どちらにせよ味方ならば心強いと、テイチは頷く。
更に進み、大勢の騎士達や冒険者たちが見えるようになった頃。
「だから、何なんだよこれ………。」
再び、地面を見つめてテイチがため息混じりに言う。
「至るところに空いた穴と、そこに流れ込む清水…」
そこで彼は頭を上げる。
「空気中には精霊によるものと思われる結晶が漂い、ここらへんに近づくに連れて肥えて行く土………。ふぅ……」
テイチは諦めたように空を仰ぎ、
「何なんだぁああああああああ!!!!!ここはぁあああああああああ!!!!」
そう叫んだ。
「怖いよ怖いよ怖いよ!!なんなんだよ!!俺がいていいところじゃなくねぇか!!?」
「あいつなんだ?」
「頭おかしいのか?」
「犯罪者か?」
「いや、俺あいつ学園で見たことがある。」
「じゃあ、お前話しかけろよ。」
「マジ!?」
「行ってこいって。」
「わ、わかった。」
当然叫んでいれば、注目されるわけで。
彼の存在を不思議に思った冒険者の一人が、彼に近づいて尋ねる。
「あの、おじさんなにもんだ?」
「あぁ、俺は学園の教師でテイチって…………っておじさんじゃねぇ!!!」
反射的に答えた彼だったが、やはりその呼び方に突っかかり、訂正を要求した。
「んなことどーでもいいだろ。味方みたいだし、ほらこっち来いよ。いいもん見せてやるぜ!」
でもさすがは冒険者。そんなことは慣れているのか、上手く受け流して、テイチを案内し始めた。
「いや、俺は遊びに来たんじゃ………。」
テイチは踏みとどまろうとするが、まぁまぁと他の冒険者達にも背中を押されたり、腕を引っ張られるのでズルズルと前に行ってしまう。
「ほら、あそこだ。」
クイッと顎をしゃくりあげて、この野原の中にも、大男たちの集団の中心にも似合わない少女を指した。

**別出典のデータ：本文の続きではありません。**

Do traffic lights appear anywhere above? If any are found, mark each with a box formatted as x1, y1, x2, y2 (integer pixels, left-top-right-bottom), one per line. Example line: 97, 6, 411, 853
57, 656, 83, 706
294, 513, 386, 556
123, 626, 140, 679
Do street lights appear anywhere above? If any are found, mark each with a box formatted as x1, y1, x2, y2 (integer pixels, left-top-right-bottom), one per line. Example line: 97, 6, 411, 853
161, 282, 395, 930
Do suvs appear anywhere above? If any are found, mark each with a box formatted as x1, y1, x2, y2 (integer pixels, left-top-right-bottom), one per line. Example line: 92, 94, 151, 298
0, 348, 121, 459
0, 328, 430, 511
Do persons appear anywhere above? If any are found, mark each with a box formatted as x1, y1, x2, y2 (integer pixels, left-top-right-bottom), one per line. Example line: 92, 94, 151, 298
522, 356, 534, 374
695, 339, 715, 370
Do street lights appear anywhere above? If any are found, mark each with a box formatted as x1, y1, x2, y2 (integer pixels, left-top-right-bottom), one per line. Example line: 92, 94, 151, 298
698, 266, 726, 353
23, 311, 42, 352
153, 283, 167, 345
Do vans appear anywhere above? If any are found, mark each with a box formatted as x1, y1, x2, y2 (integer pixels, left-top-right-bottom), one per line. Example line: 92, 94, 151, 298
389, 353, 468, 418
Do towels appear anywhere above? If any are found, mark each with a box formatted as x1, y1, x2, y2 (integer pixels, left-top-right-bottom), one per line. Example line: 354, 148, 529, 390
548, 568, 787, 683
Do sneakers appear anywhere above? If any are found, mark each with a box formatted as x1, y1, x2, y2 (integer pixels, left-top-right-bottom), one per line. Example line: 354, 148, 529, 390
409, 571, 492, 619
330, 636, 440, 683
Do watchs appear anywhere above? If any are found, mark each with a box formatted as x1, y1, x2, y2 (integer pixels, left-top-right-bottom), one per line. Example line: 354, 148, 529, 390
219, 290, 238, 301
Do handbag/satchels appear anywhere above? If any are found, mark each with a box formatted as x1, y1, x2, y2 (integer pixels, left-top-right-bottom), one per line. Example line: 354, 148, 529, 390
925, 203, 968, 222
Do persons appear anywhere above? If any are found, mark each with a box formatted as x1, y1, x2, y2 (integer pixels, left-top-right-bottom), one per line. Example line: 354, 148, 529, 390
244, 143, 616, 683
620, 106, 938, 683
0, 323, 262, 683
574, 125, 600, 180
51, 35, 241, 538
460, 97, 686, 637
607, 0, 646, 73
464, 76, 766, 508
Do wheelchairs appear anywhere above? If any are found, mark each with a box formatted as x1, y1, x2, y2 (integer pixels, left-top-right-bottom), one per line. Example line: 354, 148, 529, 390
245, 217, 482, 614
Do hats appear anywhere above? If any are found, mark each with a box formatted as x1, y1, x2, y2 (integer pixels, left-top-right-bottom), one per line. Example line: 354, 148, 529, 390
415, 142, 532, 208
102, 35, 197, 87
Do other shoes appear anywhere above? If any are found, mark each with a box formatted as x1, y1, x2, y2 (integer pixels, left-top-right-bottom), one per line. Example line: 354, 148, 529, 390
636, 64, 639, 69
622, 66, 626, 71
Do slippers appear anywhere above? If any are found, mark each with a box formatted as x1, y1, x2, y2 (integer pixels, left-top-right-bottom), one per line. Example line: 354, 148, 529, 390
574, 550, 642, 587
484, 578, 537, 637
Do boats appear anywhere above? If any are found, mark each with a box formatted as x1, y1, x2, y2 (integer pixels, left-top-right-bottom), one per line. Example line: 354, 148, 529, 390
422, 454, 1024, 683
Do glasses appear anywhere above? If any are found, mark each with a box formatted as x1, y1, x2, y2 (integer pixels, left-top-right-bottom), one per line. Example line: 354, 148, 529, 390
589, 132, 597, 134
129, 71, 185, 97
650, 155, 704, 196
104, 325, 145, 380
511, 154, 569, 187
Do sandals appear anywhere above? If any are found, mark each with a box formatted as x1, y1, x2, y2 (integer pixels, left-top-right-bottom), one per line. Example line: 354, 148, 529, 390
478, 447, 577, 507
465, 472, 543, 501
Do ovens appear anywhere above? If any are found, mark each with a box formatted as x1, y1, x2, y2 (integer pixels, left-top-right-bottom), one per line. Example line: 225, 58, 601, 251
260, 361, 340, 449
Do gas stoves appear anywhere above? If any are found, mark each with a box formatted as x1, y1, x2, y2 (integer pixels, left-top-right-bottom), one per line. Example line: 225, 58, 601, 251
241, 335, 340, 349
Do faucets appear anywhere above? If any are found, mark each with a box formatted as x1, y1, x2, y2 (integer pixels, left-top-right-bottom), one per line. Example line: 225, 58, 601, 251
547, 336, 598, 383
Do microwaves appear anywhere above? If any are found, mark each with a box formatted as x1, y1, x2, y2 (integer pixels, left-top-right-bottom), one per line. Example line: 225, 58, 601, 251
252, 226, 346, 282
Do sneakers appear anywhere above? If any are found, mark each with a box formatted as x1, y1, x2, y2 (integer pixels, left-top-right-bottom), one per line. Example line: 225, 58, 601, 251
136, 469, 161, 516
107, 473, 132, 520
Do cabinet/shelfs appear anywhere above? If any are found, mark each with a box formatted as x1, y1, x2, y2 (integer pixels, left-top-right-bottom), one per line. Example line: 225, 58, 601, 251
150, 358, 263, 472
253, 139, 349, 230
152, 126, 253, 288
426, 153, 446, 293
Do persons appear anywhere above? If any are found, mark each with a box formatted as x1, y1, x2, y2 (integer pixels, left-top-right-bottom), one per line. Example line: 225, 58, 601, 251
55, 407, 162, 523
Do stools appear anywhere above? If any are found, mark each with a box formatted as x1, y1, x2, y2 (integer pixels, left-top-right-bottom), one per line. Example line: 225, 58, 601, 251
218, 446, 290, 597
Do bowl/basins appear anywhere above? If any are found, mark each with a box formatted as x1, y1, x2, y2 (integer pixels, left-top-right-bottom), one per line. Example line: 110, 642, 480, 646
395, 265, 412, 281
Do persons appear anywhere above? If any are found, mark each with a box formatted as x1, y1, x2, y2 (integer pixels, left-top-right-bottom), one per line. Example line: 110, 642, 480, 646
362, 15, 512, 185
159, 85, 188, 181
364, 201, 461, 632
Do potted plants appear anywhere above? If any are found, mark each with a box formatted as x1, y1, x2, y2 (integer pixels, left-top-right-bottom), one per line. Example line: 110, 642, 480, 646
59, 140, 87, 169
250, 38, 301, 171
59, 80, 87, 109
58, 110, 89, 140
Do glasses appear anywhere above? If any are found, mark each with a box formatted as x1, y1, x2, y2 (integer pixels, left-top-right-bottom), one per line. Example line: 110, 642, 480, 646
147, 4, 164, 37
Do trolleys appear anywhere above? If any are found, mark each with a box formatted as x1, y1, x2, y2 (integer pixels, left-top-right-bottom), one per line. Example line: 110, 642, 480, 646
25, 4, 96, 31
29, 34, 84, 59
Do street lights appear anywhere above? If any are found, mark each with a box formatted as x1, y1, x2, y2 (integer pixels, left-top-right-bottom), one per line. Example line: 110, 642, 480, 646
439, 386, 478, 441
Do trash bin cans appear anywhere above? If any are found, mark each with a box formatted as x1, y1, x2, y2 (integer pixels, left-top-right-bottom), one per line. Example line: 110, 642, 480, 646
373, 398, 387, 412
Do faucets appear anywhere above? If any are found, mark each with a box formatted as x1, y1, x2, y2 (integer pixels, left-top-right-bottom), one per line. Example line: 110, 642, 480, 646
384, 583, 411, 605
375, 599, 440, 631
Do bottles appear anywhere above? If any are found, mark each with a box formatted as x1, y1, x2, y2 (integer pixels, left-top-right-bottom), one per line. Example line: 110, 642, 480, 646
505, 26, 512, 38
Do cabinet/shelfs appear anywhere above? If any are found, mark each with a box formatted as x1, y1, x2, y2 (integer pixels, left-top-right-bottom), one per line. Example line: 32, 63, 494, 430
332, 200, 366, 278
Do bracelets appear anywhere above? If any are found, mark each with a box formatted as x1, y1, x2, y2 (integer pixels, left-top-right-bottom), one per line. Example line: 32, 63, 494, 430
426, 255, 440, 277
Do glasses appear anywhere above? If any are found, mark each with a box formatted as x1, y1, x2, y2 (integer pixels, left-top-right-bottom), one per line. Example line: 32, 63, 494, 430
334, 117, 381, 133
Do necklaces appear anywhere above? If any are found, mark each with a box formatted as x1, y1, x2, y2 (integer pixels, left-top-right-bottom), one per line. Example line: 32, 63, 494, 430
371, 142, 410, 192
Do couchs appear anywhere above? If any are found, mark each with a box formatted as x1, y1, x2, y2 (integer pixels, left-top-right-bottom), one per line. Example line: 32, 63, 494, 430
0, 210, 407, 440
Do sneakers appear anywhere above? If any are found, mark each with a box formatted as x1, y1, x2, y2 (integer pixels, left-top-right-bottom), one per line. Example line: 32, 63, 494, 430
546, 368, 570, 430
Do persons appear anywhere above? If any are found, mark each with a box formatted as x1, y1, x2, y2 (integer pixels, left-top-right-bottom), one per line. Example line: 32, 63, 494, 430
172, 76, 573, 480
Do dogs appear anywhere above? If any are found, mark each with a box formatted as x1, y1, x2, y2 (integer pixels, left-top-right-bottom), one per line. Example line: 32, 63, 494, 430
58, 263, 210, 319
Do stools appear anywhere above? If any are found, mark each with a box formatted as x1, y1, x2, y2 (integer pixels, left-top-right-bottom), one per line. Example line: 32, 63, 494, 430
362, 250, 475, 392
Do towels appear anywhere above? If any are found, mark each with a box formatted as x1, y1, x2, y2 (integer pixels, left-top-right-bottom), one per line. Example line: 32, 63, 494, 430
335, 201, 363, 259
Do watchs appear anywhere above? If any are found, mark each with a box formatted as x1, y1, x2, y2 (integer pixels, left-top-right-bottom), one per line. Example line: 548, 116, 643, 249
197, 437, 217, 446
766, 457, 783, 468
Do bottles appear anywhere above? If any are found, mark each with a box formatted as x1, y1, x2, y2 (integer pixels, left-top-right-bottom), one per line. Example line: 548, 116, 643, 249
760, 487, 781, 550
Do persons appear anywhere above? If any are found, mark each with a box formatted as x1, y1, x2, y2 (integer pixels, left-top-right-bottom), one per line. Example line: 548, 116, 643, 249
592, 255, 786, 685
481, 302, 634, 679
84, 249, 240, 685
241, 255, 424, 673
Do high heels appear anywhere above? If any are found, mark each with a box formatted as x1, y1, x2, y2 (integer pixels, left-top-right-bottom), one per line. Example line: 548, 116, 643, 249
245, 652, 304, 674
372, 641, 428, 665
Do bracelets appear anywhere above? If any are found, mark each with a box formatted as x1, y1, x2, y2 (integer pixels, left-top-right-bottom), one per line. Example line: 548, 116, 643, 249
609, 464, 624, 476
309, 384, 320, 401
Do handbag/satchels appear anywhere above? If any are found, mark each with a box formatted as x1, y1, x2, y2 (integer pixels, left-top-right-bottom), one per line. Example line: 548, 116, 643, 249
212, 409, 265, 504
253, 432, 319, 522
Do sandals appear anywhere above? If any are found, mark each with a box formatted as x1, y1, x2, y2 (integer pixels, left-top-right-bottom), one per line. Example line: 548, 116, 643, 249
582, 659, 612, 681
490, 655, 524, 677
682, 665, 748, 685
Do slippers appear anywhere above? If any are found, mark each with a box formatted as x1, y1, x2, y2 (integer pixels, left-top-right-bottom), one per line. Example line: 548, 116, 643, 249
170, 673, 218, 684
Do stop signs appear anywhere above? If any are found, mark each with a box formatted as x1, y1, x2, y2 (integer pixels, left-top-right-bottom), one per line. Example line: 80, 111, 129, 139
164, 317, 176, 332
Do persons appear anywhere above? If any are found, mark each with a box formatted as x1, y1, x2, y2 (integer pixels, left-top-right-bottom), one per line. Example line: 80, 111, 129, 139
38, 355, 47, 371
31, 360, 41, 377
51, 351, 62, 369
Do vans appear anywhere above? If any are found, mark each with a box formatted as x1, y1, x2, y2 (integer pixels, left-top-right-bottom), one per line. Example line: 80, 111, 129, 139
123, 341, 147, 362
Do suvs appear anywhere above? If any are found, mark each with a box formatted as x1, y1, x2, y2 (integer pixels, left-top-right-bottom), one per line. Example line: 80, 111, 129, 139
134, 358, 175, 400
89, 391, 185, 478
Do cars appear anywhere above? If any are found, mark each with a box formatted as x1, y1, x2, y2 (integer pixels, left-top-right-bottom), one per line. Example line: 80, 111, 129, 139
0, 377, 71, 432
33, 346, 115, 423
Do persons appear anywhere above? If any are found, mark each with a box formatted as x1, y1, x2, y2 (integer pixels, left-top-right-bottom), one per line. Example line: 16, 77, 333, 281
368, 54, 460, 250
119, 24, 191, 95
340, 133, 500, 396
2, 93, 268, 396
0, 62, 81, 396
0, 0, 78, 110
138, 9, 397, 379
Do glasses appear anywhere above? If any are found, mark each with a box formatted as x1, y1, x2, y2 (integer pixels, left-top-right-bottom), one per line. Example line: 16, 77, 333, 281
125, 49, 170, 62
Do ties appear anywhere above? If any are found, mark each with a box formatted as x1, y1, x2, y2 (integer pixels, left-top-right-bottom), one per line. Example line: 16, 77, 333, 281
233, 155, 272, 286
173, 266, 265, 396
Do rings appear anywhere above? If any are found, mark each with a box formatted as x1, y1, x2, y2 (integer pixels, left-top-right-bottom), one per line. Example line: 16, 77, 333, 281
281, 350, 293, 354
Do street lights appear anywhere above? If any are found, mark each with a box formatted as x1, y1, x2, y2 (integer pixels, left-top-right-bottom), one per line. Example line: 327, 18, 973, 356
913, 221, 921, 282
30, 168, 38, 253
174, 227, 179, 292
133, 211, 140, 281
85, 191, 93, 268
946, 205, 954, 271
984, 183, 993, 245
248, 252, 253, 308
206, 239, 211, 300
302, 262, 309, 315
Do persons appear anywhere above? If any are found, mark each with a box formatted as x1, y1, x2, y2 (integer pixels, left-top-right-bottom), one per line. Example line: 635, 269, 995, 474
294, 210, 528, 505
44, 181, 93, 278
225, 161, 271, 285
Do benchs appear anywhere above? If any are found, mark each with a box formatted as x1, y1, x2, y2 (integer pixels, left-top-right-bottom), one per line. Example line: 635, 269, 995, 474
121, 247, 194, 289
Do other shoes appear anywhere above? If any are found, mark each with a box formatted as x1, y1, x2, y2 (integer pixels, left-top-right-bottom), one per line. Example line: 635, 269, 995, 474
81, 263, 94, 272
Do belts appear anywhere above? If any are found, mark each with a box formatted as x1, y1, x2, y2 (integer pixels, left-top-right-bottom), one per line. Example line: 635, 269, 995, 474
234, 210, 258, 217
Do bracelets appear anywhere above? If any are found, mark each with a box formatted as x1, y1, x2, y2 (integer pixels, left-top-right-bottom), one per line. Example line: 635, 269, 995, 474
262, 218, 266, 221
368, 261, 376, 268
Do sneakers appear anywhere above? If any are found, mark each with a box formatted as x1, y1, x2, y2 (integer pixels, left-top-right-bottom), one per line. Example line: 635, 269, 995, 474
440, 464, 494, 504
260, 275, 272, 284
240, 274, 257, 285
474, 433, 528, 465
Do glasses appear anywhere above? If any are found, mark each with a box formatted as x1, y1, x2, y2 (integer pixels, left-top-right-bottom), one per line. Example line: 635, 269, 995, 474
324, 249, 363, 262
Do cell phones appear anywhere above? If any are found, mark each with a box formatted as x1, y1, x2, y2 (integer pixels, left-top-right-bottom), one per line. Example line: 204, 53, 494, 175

「あの、女の子がどうしたって……ん………だ……!!」
確かに異質だけどそこまでかと思った彼だったが、角度を変えていくうちに見えてきた、その少女の膝に乗っかっている少年の顔に驚きの声を上げる。
「レストっ!!!!」
そう。それは、彼がここで会うはずもないと、学園の自室でまだ悩んでいると思っていた教え子の姿。
虎の沼地の事件で彼が最も感謝しているとともに、負い目を感じているレスト・ローズド・サタンヴィッチ・ルシファーであった。
「何であいつがここに………。」
テイチが何やら話をしている少女とレストを呆然と見ていると、その神秘的な光景に見惚れてしまって目が離せないのかと勘違いした冒険者達や騎士達が自慢げに語りかける。
「あれは、王国の第三王女様ですよ!!」
「そうそう。あの御方がいらっしゃってから、戦うのがとても楽になったんだ!!」
ある騎士達は、少女の素晴らしさを称え、
「王女様もスゲェが、俺はあの坊主のがスゲェと思うぜ!!」
「そうなんだ!!!あのガキ、あんな女見てぇな見た目してんのにめっちゃ強くて、飛んでいく炎にバーンって氷撃ったら、ビッシーンって凍るんだよ!!」
「そうそう!!!さらに、ビューンって飛んだと思えば、ドラゴンと剣一本で一騎打ちするしな!!」
ある冒険者達は、少年の勇敢さを称える。
「そうか………レスト……」
その称賛の声がテイチには自分ごとのように誇らしく感じられ、感慨深く声を漏らした。
「本当、あいつ何なんだろうな!!?」
「お前知ってるか!!?」
「学園の生徒じゃねぇのか!!?」
「あぁ!!あいつは魔法学園の一年!!!俺の教え子だ!!!」
詰めかける男共にテイチが胸を張って告げる。
「やっぱそうか!!」
「ガキ、すげぇよな!!」
「俺らのパーティーに欲しいぐらいだぜ!!」
「やめとけ!!お前らの技量じゃ足りねぇよ!!」
「確かにな、ハハハハハ!!!」
「ははは」
冒険者達の笑い声につられてテイチも笑いながら、少年の方へ目をやったその時、
「ギィイイイイイイヤアアアアアアァァアアアアグゥウウウアアアアア!!!!!」
ドラゴンが吼えた。
「ヤバい!!!もうそこだぞ!!!」
「アイツ、王女様狙ってないか!!?」
「おい、坊主、王女様逃げろ!!!」
「っ!!!」
テイチは冒険者達の叫び声を聞いてすぐ、上空を見上げて驚愕した。
ドラゴンがその巨体を傾け、急降下している。
そして、その先にはレストと少女。
「危ないっ!!!」
テイチは咄嗟に叫んで走り出す。
彼が二三歩踏み出したのとほぼ同時に、
「王女様ぁっ!!!!」
少し前から、騎士ララムナードも飛び出した。
二人は同じような体勢で、それぞれ違う人を思いながら進んでいく。
「ギィイイイイイイウウウゥゥウウウ!!」
テイチは耳を片手で抑え、このまま行っても騎士に重なるだけだと思い、彼は動きを止めてレストの方を向く。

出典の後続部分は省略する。